C’est un flot d’encre et de salive qui coule au lendemain de la publication de l’évaluation des partis politiques par le Ministère de l’Administration du territoire et de la décentralisation (MATD). Plus de cent partis politiques ont été dissous ou suspendus pour 3 mois. Une soixantaine d’autres sont sous observation pour 90 jours. A l’Union des forces démocratiques de Guinée (UFDG), classée parmi les partis sous observation, l’on parle d’éléments intrigants dans cette classification.
Selon Joachim Baba Millimono, il y a des zones d’ombre qu’il falloir éclaircir dans cette affaire. « Il y a des éléments intrigants.
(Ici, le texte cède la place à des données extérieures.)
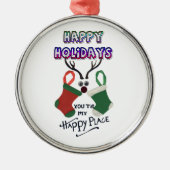 楽しいホリデーシーズン あなたは私の幸せな場所 クリスマス メタルオーナメント (正面)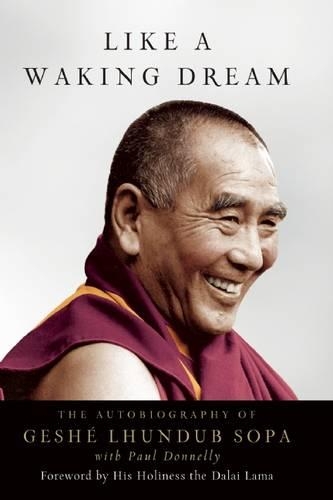 Бумажная книга «Like a Waking Dream: The Autobiography of Geshe Lhundub Sopa», авторов Лхундуб Сопа, Пол Доннели - фото №1
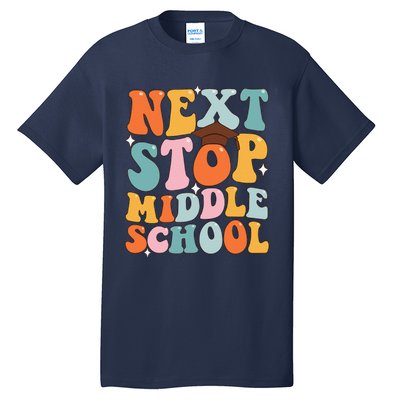 Next Stop Middle School Funny Graduation 5th Grade Tall T-Shirt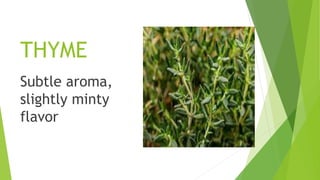 THYME
Subtle aroma,
slightly minty
flavor
 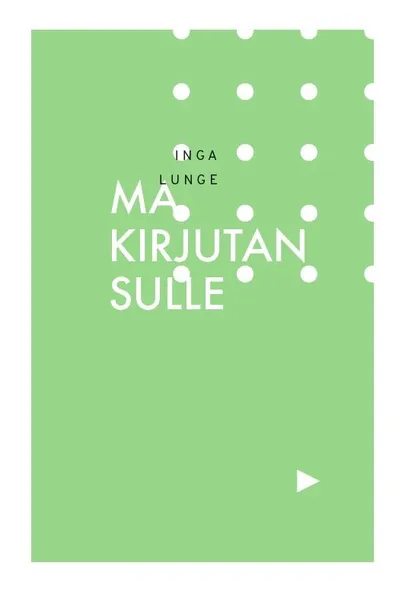 Inga Lunge «Ma kirjutan sulle».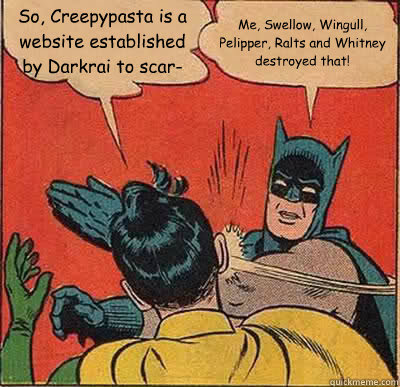 So, Creepypasta is a website established by Darkrai to scar- Me, Swellow, Wingull, Pelipper, Ralts and Whitney destroyed that! - So, Creepypasta is a website established by Darkrai to scar- Me, Swellow, Wingull, Pelipper, Ralts and Whitney destroyed that!  Batman Slapping Robin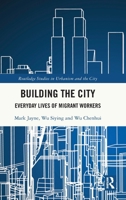 Building the City: Everyday Lives of Migrant Workers (Routledge Studies in Urbanism and the City) 1032601000 Book Cover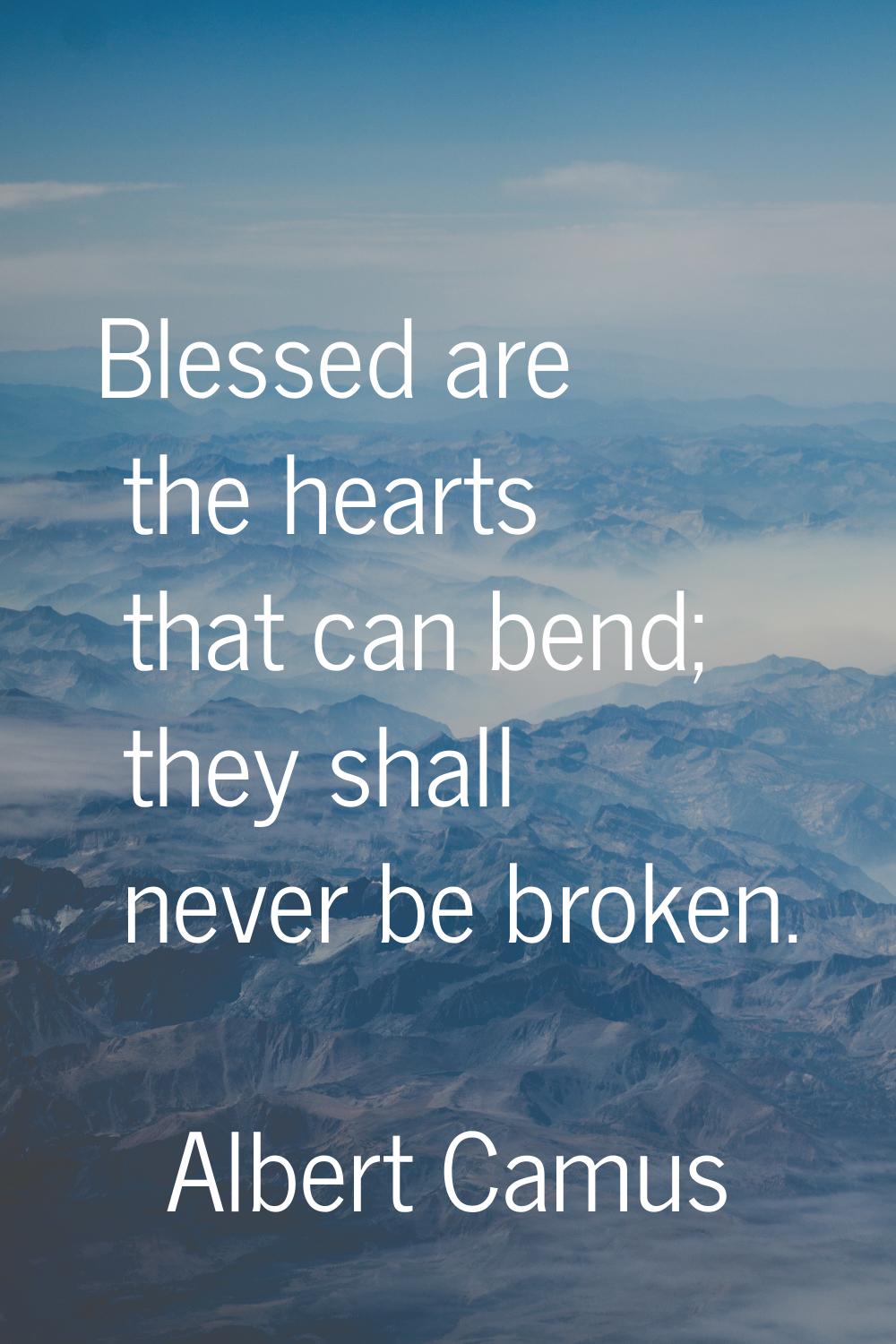Blessed are the hearts that can bend; they shall never be broken.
Par exemple, lors de la dernière évaluation, après la correction de toutes les anomalies qui avaient été constatées, dues aux erreurs matérielles dans la remontée des informations, par la faute des enquêteurs, il s’avérait que certaines informations n’avaient pas été correctement collectées. Ce qui avait été corrigé. A date, le document que nous avons reçu à travers les réseaux sociaux, il se trouve que l’UFDG n’aurait pas satisfait sept exigences. Ce qui fait qu’il se trouve dans la catégorie des partis mis en observation », explique le responsable de la communication de l’UFDG.
En outre, Joachim Baba Millimouno, le délai de 3 mois accordé pour corriger ce qui doit l’être est une bonne démarche. « Ce que je puis vous dire, le récépissé qui avait été remis aux partis, après l’évaluation, il n’y avait qu’une seule exigence qui n’avait pas été satisfaite par l’UFDG. Je suis surpris que ce soit sept exigences qu’on nous reproche aujourd’hui, de n’avoir satisfaites. Puisque nous avons trois mois pour corriger toutes les anomalies, il faut se satisfaire de la démarche », a laissé entendre le directeur de la cellule de communication du parti dirigé par Cellou Dalein Diallo.
Le MATD a précisé que les partis dissous le sont définitivement. Les partis suspendus peuvent corriger les imperfections soulevées et revenir dans les normes. Il en est de même pour les partis sous observation, apprend-on. Le MATD a déjà entamé des rencontres avec les leaders des partis suspendus et sous observations pour échanger sur ce sujet assez délicat, qui intervient à quelques mois d’échéances démocratiques déterminantes pour notre pays.